Provided text ▸
========================================================================
Vobfus Worm, Beebone Trojan Create Malware Infection Loop

The Microsoft Malware Protection Center reports of unusual behavior from the Vobfus and Beebone malware families where each malware variant continuously downloads a version of the other.

It’s often difficult to say what came first. This is certainly the case when it comes to recent interactions between the Vobfus worm and Beebone Trojan families. Microsoft’s Malware Protection Center observed an infection cycle in the wild where Vobfus variants download Beebone variants that in turn download more Vobfus malware that then went and downloaded other strains of Beebone that did same thing, presumably until someone stepped in and stopped prevented it from doing so.

Both families are known to download other strains of malware from their command and control servers upon initiation. These are not the first known instances of malware that downloads other malware, but the Vobfus-Beebone infections are unique in that they appear to create a self-perpetuating and never-ending loop of malware infections that are reportedly  difficult to remove.

Vobfus propagates as an autorun.inf worm on removable devices and mapped network drives, but is occasionally spread via social engineering as well. It copies itself to the %userprofile% folder under alluring names such as passwords.exe, porn.exe, secret.exe, sexy.exe, subst.exe, and video.exe before creating a runkey so that it runs whenever Windows starts.
========================================================================
Records supplied ▸
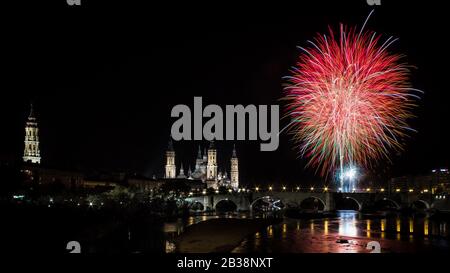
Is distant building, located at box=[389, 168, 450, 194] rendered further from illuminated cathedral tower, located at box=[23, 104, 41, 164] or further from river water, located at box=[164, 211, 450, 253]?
illuminated cathedral tower, located at box=[23, 104, 41, 164]

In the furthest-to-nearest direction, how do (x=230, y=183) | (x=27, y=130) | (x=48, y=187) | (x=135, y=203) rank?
(x=230, y=183)
(x=27, y=130)
(x=48, y=187)
(x=135, y=203)

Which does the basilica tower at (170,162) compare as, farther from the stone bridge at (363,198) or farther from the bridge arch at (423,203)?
the bridge arch at (423,203)

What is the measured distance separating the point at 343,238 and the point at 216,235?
10790 mm

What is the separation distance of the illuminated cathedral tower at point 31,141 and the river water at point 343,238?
2316 inches

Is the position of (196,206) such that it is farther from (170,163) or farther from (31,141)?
(170,163)

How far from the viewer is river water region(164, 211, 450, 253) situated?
132 feet

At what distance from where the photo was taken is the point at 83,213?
55500mm

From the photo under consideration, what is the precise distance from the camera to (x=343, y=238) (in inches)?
1832

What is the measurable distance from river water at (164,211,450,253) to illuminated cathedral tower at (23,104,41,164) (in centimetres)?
5883

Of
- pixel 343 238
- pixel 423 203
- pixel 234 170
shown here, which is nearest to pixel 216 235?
pixel 343 238

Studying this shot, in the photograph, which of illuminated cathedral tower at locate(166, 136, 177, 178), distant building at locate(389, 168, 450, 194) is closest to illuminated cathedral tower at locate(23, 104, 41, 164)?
illuminated cathedral tower at locate(166, 136, 177, 178)
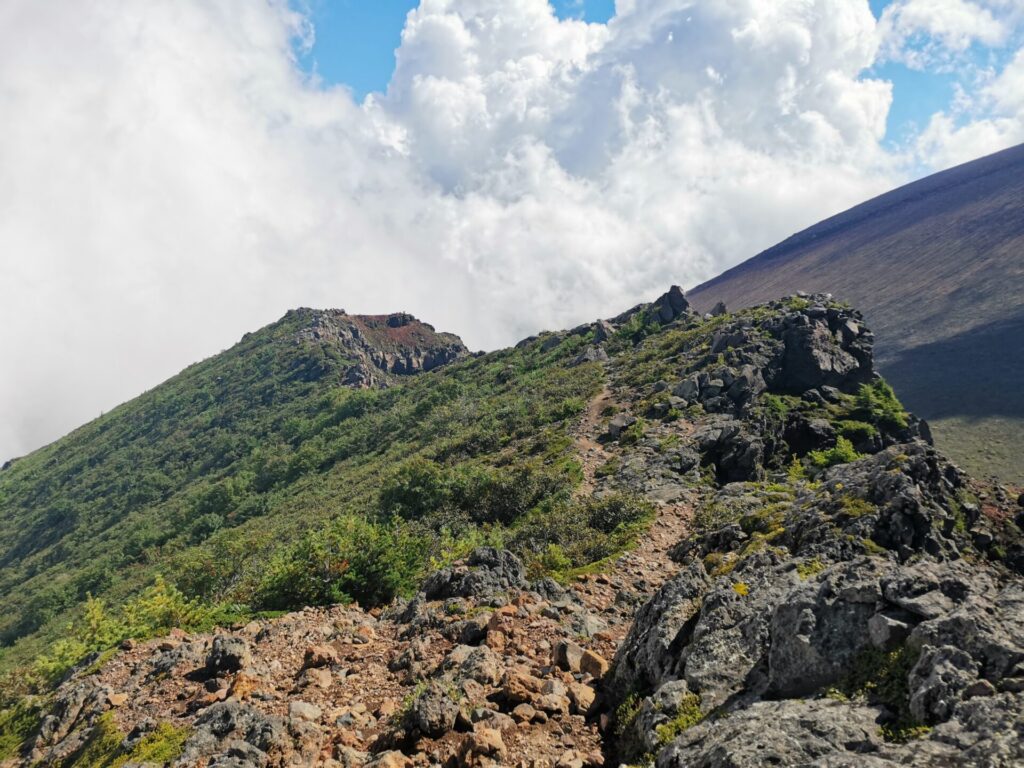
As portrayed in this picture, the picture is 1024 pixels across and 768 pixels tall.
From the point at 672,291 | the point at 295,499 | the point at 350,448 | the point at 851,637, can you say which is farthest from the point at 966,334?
the point at 851,637

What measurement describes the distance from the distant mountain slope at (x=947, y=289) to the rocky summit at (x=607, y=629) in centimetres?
5057

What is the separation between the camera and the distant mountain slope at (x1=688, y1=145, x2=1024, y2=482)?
72.4 metres

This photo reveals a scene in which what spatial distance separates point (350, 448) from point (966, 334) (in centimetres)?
9808

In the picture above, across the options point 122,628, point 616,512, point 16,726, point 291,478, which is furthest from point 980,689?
point 291,478

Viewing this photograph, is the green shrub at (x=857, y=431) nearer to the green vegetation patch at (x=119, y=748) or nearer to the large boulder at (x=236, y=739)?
the large boulder at (x=236, y=739)

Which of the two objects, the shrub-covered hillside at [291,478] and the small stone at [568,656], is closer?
the small stone at [568,656]

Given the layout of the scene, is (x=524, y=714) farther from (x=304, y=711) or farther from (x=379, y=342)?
(x=379, y=342)

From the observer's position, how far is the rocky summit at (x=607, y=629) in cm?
638

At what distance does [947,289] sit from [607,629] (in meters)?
132

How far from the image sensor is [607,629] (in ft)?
45.4

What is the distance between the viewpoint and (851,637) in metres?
7.11

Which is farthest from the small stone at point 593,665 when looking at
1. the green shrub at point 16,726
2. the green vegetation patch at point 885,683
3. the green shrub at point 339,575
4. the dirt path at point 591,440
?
the dirt path at point 591,440

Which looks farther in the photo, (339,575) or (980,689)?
(339,575)

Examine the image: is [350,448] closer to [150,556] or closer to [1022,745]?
[150,556]
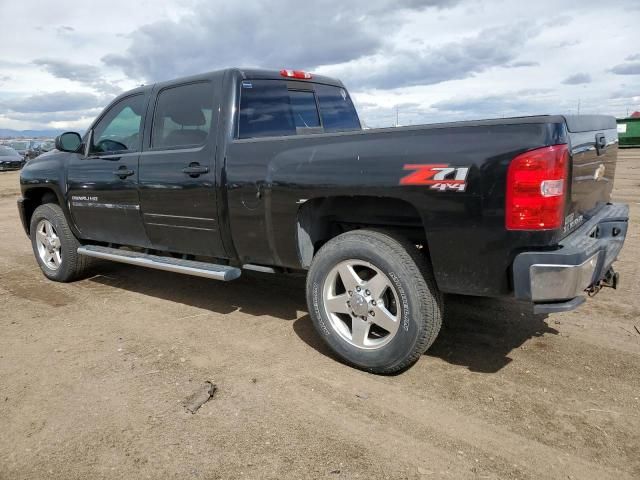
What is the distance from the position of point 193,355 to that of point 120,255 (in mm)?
1740

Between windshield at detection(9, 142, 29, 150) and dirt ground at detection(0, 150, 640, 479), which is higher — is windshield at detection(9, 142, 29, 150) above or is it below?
above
========================================================================
Work instructions ▸
**A)** In the article on the Vobfus and Beebone malware, which folder does Vobfus copy itself into?
**B)** Carry on the article about the Vobfus and Beebone malware loop, starting right after its last sentence.

Expected results ▸
**A)** The %userprofile% folder.

**B)**
In the instances recently observed by the MMPC, Vobfus would download Beebone strains immediately after connecting to its command and control server. Beebone would then initiate and download Vobfus in addition to other threats, which in turn would do the same.

“This cyclical relationship between Beebone and Vobfus downloading each other is the reason why Vobfus may seem so resilient to antivirus products,” Microsoft’s Hyun Choi wrote for Technet. “Vobfus and Beebone can constantly update each other with new variants. Updated antivirus products may detect one variant present on the system; however, newer downloaded variants may not be detected immediately.”

Almost all malware is designed to update itself. However, if you remove the malware, then it cannot update itself. This situation is different, because even if you detect and remove Vobfus, you might not catch the most recent version of Beebone (or any of the other malware it summons from its C&C), which will subsequently re-download the newest, yet-undetectable version of Vobfus.